Opening desig window for a form in Visual Basic 2005 Express Edition

R

research

Hi,

I'm using Visual Basic 2005 Express Edition to develop small tools in
relation with our applications and I'm facing a problem using the
interface.

It sometimes happens that the design window of a form can no more be
viewed within the user interface.

Does anyone have an idea on how I can do to access it ?
 
R

rowe_newsgroups

Hi,

I'm using Visual Basic 2005 Express Edition to develop small tools in
relation with our applications and I'm facing a problem using the
interface.

It sometimes happens that the design window of a form can no more be
viewed within the user interface.

Does anyone have an idea on how I can do to access it ?
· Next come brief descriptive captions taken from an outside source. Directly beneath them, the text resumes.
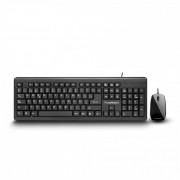 Kit teclado y mouse USB Truebasix negro TK-210, TBTK-200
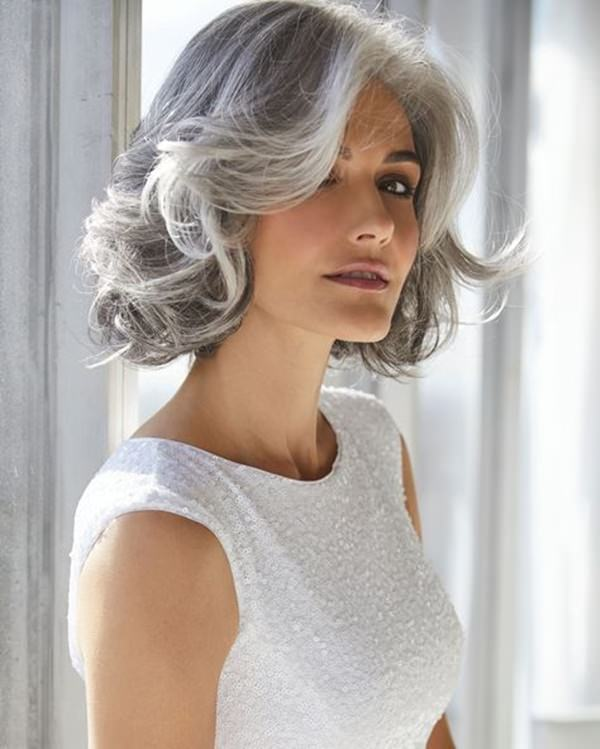 Silver hair 60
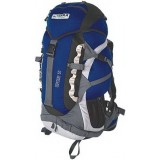 Рюкзак Terra Incognita Odyssey 40L синий / серый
Is it giving an error message? Often if there is bad code that
prevents the rendering of the form, it will not open (as it can't draw
itself) until the error is fixed. IIRC when this happens it show a
white screen with a list of errors.

Thanks,

Seth Rowe
 
R

research

Is it giving an error message? Often if there is bad code that
prevents the rendering of the form, it will not open (as it can't draw
itself) until the error is fixed. IIRC when this happens it show a
white screen with a list of errors.

Thanks,

Seth Rowe

The build of the application gives no error. Starting the application
well shows the form !!
Normally, when in the "code" part of a form, the right click context
sensitive menu shows as first entry "View Designer"; and sometimes it
does no more and I feel like I have "lost the design" ?!?!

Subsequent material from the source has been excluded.